Data excerpts:
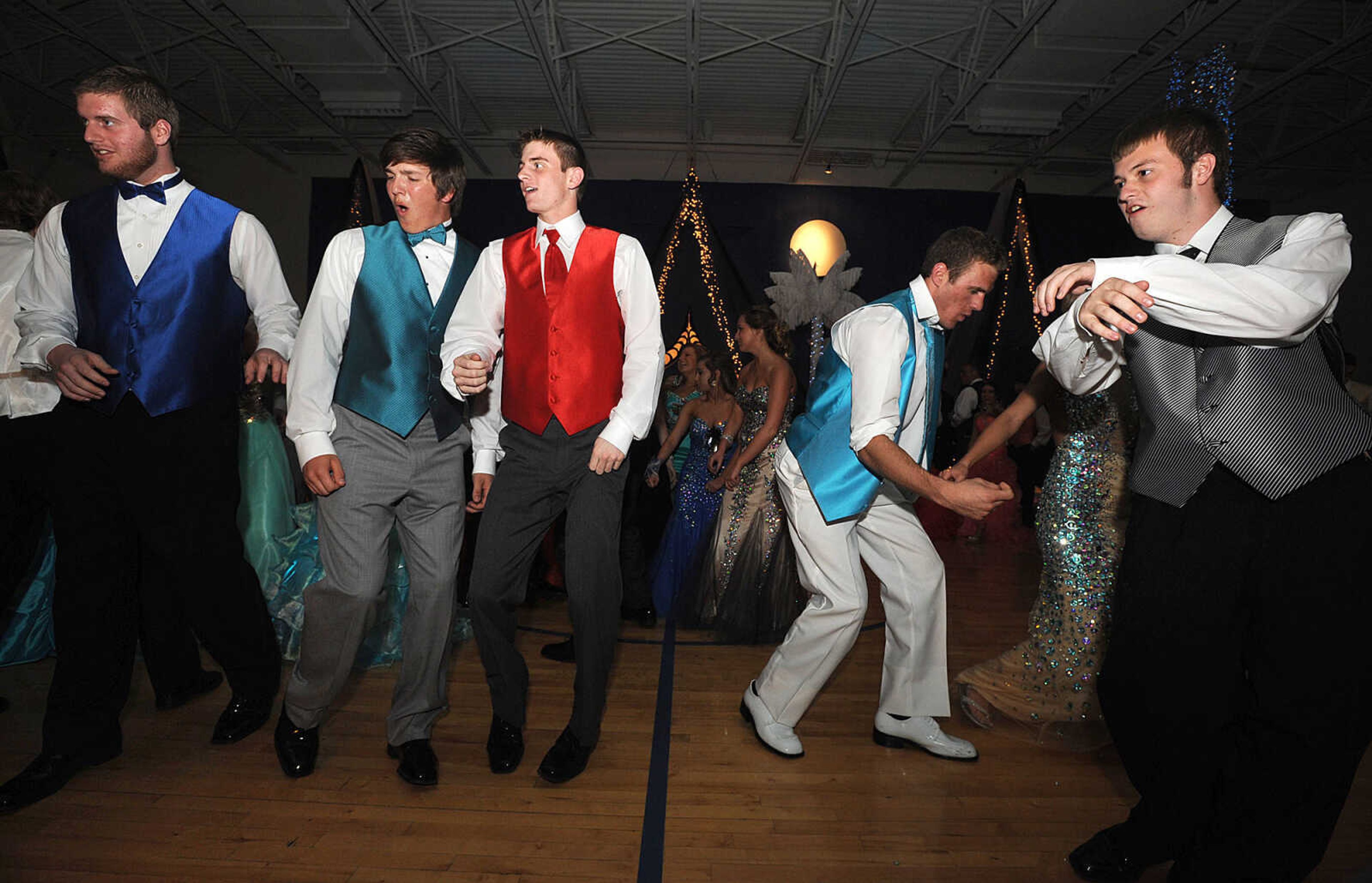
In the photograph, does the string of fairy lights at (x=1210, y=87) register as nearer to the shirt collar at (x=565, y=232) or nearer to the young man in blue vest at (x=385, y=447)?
the shirt collar at (x=565, y=232)

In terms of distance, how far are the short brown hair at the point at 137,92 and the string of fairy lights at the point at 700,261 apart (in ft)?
17.3

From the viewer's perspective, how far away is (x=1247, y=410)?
153 cm

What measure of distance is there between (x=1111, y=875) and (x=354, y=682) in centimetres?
239

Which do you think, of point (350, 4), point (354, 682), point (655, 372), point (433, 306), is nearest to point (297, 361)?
point (433, 306)

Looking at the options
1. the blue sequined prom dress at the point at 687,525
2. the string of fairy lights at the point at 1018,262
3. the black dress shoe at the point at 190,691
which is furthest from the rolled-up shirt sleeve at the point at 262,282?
the string of fairy lights at the point at 1018,262

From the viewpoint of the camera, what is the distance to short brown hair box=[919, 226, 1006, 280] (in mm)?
2365

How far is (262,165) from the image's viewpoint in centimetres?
1076

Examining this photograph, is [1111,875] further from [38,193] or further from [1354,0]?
[1354,0]

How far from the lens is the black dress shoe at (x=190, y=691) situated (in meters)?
2.65

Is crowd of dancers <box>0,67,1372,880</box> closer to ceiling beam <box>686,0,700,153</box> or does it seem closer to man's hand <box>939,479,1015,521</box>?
man's hand <box>939,479,1015,521</box>

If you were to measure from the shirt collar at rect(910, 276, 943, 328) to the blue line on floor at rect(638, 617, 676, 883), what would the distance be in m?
1.47

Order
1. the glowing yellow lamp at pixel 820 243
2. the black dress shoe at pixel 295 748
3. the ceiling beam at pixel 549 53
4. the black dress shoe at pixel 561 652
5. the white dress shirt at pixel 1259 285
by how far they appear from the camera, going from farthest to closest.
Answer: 1. the glowing yellow lamp at pixel 820 243
2. the ceiling beam at pixel 549 53
3. the black dress shoe at pixel 561 652
4. the black dress shoe at pixel 295 748
5. the white dress shirt at pixel 1259 285

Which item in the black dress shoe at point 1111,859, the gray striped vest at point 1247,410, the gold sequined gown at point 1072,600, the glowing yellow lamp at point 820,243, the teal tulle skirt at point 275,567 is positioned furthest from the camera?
the glowing yellow lamp at point 820,243

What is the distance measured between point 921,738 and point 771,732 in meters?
0.45
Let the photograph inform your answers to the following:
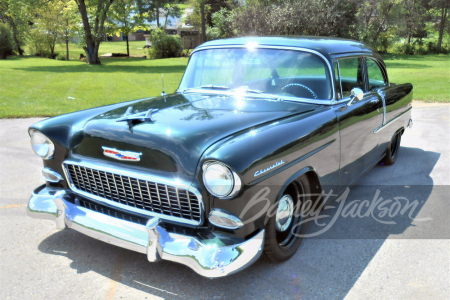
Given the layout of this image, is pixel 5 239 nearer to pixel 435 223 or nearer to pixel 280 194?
pixel 280 194

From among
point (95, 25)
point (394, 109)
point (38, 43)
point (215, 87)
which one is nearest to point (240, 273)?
point (215, 87)

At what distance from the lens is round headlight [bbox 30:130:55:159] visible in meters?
3.15

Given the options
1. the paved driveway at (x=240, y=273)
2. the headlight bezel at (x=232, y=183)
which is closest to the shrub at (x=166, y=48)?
the paved driveway at (x=240, y=273)

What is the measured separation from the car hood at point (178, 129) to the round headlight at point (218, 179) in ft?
0.37

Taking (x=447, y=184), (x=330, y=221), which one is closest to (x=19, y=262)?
(x=330, y=221)

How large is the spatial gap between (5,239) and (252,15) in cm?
2410

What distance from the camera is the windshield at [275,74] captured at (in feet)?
11.4

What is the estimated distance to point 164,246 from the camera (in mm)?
2381

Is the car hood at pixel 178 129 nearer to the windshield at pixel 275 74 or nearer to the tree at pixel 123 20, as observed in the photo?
the windshield at pixel 275 74

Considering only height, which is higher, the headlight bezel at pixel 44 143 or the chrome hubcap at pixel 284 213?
the headlight bezel at pixel 44 143

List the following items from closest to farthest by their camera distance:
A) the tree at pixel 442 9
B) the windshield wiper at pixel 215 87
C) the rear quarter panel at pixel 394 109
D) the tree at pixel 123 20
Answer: the windshield wiper at pixel 215 87 < the rear quarter panel at pixel 394 109 < the tree at pixel 123 20 < the tree at pixel 442 9

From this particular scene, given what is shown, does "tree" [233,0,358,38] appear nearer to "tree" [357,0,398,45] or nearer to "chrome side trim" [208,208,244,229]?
"tree" [357,0,398,45]

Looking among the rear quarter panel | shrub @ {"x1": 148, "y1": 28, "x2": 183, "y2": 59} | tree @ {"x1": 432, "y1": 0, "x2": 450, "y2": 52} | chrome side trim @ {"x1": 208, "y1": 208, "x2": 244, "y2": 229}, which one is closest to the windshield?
the rear quarter panel

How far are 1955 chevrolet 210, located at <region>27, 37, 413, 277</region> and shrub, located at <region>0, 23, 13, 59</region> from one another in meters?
32.0
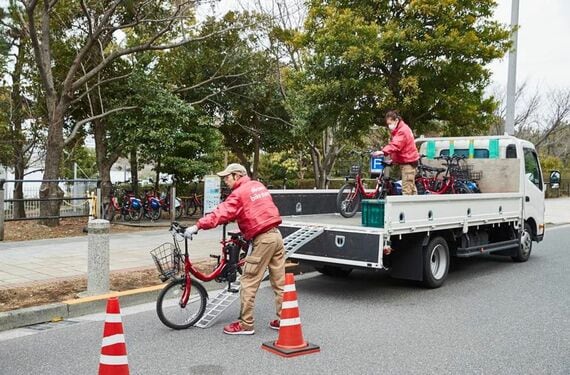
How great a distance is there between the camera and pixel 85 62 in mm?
17219

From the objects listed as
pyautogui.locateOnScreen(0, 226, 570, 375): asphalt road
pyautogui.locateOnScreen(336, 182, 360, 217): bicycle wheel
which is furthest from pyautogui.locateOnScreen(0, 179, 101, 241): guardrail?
pyautogui.locateOnScreen(0, 226, 570, 375): asphalt road

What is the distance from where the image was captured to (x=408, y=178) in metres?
9.03

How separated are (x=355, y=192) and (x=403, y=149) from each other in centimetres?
139

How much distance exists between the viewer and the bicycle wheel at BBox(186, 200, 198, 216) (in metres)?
20.0

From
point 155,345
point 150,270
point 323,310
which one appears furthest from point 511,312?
point 150,270

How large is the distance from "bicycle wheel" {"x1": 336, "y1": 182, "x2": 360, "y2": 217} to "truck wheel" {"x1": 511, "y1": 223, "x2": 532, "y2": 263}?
11.0 feet

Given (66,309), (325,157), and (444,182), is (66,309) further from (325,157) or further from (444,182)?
(325,157)

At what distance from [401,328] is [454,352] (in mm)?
888

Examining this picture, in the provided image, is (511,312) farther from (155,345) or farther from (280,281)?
(155,345)

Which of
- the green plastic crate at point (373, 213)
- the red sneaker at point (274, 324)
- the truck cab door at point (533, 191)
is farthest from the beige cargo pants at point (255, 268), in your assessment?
the truck cab door at point (533, 191)

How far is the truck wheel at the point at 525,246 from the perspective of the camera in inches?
425

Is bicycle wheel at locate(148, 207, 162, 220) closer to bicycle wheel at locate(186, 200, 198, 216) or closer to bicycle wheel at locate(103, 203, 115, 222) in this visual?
bicycle wheel at locate(103, 203, 115, 222)

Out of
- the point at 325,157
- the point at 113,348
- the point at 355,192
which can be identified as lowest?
the point at 113,348

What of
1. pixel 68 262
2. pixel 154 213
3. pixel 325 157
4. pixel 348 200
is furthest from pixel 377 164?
pixel 325 157
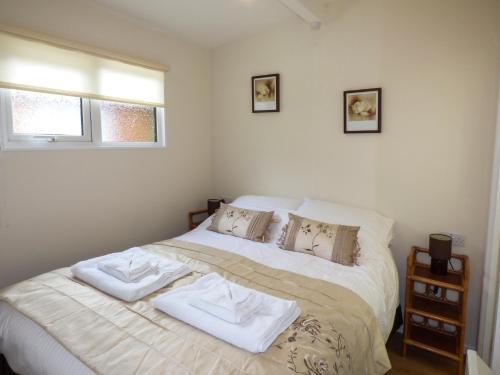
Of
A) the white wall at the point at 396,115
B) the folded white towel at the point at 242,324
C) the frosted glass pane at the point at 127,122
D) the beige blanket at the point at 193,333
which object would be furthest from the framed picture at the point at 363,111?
the frosted glass pane at the point at 127,122

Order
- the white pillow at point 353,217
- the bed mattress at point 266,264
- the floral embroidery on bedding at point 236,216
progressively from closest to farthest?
the bed mattress at point 266,264
the white pillow at point 353,217
the floral embroidery on bedding at point 236,216

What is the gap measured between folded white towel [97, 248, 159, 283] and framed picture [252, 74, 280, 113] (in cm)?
186

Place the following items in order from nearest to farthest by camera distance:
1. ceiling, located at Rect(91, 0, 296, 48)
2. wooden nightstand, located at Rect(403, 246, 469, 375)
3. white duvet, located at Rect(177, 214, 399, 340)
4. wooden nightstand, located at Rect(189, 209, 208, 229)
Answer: white duvet, located at Rect(177, 214, 399, 340)
wooden nightstand, located at Rect(403, 246, 469, 375)
ceiling, located at Rect(91, 0, 296, 48)
wooden nightstand, located at Rect(189, 209, 208, 229)

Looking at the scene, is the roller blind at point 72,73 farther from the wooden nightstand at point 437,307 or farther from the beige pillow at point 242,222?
the wooden nightstand at point 437,307

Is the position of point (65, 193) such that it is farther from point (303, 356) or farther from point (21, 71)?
point (303, 356)

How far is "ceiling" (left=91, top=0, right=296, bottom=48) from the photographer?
2.56 m

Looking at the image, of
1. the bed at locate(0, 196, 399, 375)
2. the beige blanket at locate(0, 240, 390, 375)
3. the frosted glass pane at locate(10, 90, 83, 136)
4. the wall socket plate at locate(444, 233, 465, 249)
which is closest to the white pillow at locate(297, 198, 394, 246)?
the bed at locate(0, 196, 399, 375)

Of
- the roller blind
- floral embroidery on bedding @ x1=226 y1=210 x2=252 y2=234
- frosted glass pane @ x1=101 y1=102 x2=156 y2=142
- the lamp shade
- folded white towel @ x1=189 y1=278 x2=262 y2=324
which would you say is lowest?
folded white towel @ x1=189 y1=278 x2=262 y2=324

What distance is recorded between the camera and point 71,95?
2.38 meters

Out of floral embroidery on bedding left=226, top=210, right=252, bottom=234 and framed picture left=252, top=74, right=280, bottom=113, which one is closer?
floral embroidery on bedding left=226, top=210, right=252, bottom=234

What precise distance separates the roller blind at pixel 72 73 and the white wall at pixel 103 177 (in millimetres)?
110

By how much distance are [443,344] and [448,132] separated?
145 cm

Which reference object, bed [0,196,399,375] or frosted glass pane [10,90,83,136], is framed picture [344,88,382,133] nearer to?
bed [0,196,399,375]

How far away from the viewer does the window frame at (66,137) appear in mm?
2117
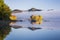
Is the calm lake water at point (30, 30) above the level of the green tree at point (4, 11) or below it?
below

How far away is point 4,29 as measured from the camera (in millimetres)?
3328

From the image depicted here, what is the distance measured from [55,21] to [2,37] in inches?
46.2

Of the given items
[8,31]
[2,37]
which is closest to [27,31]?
[8,31]

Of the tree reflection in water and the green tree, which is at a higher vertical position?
the green tree

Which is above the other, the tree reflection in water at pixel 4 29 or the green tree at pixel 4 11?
the green tree at pixel 4 11

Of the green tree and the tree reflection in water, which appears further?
the green tree

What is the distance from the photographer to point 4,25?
11.4ft

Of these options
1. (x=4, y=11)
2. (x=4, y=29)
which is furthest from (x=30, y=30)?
(x=4, y=11)

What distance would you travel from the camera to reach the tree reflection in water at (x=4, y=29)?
307 cm

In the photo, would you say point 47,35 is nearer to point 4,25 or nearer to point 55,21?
point 55,21

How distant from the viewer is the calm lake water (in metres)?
3.12

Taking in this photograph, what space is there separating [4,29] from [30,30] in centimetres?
53

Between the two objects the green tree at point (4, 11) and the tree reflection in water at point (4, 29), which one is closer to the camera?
the tree reflection in water at point (4, 29)

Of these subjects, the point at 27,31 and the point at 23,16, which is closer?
the point at 27,31
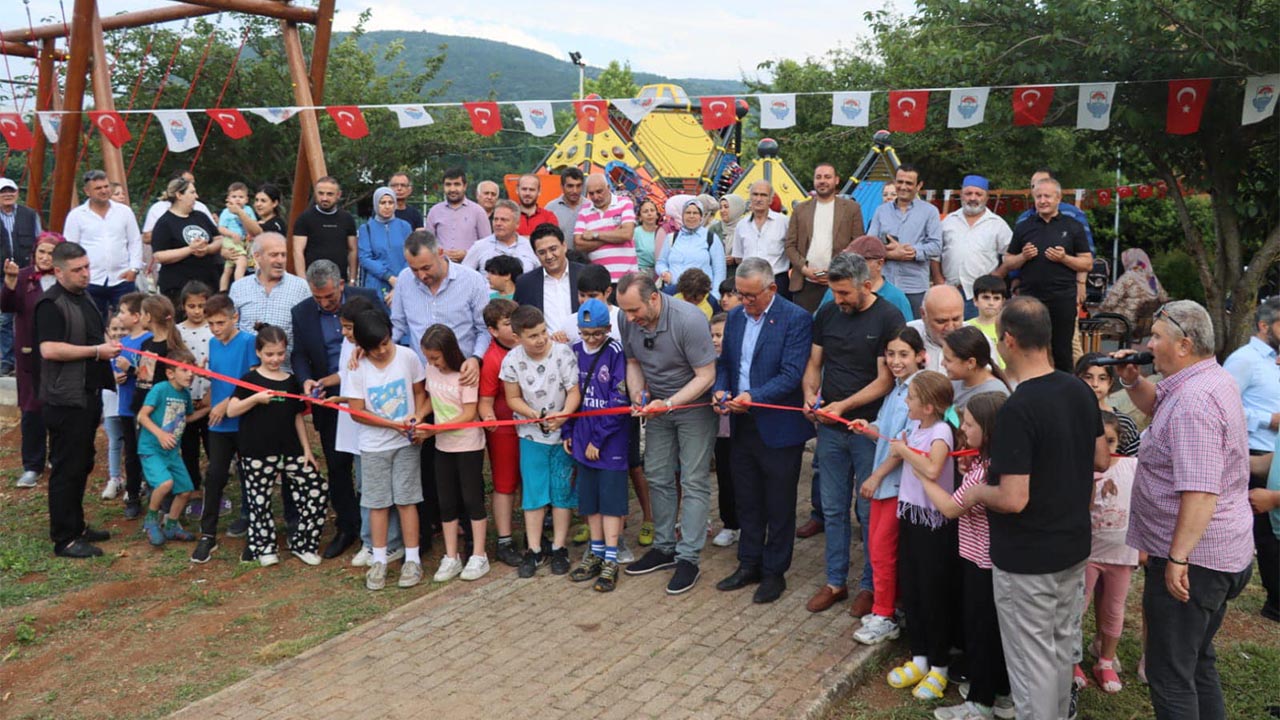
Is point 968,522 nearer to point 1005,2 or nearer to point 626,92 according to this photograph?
point 1005,2

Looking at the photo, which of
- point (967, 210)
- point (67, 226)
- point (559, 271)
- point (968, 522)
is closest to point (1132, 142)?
point (967, 210)

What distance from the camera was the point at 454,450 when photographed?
6.48 metres

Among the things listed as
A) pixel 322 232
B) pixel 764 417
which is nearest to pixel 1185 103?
pixel 764 417

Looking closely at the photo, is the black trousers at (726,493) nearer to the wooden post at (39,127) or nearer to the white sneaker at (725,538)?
the white sneaker at (725,538)

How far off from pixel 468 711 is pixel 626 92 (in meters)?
52.9

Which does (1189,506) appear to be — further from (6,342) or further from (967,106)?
(6,342)

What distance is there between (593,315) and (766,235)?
3.53m

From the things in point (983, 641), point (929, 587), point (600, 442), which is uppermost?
point (600, 442)

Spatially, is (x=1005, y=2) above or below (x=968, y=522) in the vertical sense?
above

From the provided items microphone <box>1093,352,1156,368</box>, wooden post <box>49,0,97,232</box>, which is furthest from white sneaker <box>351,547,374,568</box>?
wooden post <box>49,0,97,232</box>

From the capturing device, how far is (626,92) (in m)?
54.8

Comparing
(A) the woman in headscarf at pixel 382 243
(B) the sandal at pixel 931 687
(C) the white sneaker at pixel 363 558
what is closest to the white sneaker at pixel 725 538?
(B) the sandal at pixel 931 687

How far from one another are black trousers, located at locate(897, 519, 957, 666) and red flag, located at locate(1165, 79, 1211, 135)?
7000mm

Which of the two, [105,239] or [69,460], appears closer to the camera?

What is required: Please present everything from the line containing "Which does (1189,506)" down to the end of the rows as a Markdown table with the columns No. and Text, numbering each line and leaving out blank lines.

Result:
| No. | Text |
|---|---|
| 1 | Which does (1189,506) appear to be — further from (6,342) or further from (967,106)? |
| 2 | (6,342) |
| 3 | What distance is there between (593,315) and (766,235)? |
| 4 | 3.53m |
| 5 | From the things in point (983, 641), point (929, 587), point (600, 442), which is uppermost? |
| 6 | point (600, 442) |
| 7 | Spatially, is (x=1005, y=2) above or below (x=968, y=522) in the vertical sense? |
| 8 | above |
| 9 | From the provided items microphone <box>1093,352,1156,368</box>, wooden post <box>49,0,97,232</box>, which is furthest from white sneaker <box>351,547,374,568</box>? |
| 10 | wooden post <box>49,0,97,232</box> |
| 11 | From the capturing device, how far is (626,92) (in m)? |
| 12 | 54.8 |
| 13 | Comparing |
| 14 | (A) the woman in headscarf at pixel 382 243 |
| 15 | (B) the sandal at pixel 931 687 |
| 16 | (C) the white sneaker at pixel 363 558 |
| 17 | what is closest to the white sneaker at pixel 725 538? |
| 18 | (B) the sandal at pixel 931 687 |
| 19 | How far from one another are black trousers, located at locate(897, 519, 957, 666) and red flag, located at locate(1165, 79, 1211, 135)? |
| 20 | 7000mm |
| 21 | Which of the two, [105,239] or [69,460], appears closer to the camera? |